Problem to solve: Copy out, unchanged, the run of records below that starts with the line containing "Кодеин Purple Drank Сафоново" and ends with the line containing "二年级上册数学一百以内的加减混合", both of those lines included.

Record set:
***
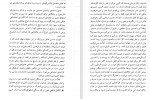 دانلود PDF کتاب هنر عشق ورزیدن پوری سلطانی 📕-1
***
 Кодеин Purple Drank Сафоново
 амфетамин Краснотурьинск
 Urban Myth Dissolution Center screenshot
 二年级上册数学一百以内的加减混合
***
Response to this task:
 Кодеин Purple Drank Сафоново
 амфетамин Краснотурьинск
 Urban Myth Dissolution Center screenshot
 二年级上册数学一百以内的加减混合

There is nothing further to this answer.